Appreciable steps under the intended amendments include protections for pristine forests, introduction of penal provisions for violation of FCA, and the exclusion of afforestation on non-forest lands after 12.12.1996 from the purview of the Act.

FCA is not applicable to any land bearing vegetation

However, the consultation paper and proposed amendments fall short on a number of counts. Most importantly, the consultation paper is premised on an incorrect interpretation of T.N. Godavarman Thirumulpad v. Union of India. It has been settled by the Supreme Court, High Court and the National Green Tribunal that any plantation or forest-like land not notified or recorded as forests in government records will not attract provisions of Section 2 of the FCA, and yet, the consultation paper asserts that the scope of the applicability of FCA extends to all areas which conform to the ‘dictionary’ meaning of ‘forest’.

Some of the proposed exemptions digress from the National Forest Policy, 1988 and the constitutional mandate of the State to preserve and protect forest and wildlife. It is proposed by the MoEFCC to provide exemptions from prior government approval (under FCA) for lands acquired before 1980, when the FCA first came into existence. We believe that this will significantly dilute the Godavarman decision as it will exclude large amounts of land that may have otherwise been deemed or notified as forests.

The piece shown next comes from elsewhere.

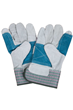 Premium Quality Robust Double Palm General Purpose Gloves PPE-RIGGLOVE-A1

In the initial years following the judgment dated 12.12.1996 in the Godavarman case, various state governments and lower courts have misinterpreted the decision. However, the SC has clarified on all such occasions that any land bearing trees/vegetation do not qualify for restrictions under Section 2 of the FCA, unless the same has been notified or recorded as forest.

In order to bring clarity to the applicability of Section 2 of the FCA in consonance with various judgments of the SC, an office memorandum/circular may be issued to state governments stating that the provisions of FCA will apply to only such areas which are: 1) Statutorily notified forests under the Indian Forest Act, 1927 or State Forest Acts; 2) Land recorded as forest in the government record; 3) Identified as forests by the expert committees constituted by States subsequent to the SC direction dated 12.12.1996 in the Godavarman case.

Exemption of lands acquired before 25.10.1980 from the purview of FCA must be avoided

The MoEFCC is considering exemption from prior government approval for the lands which were acquired before 1980, when the FCA first came into existence, noting that it has caused resentment in public sector bodies for interpretation of the scope of applicability of the Act over the right of way of railways, highways, etc. The consultation paper mentions that part of such acquired lands was left unused and planted with trees under various government schemes and some of them were notified as protected forests.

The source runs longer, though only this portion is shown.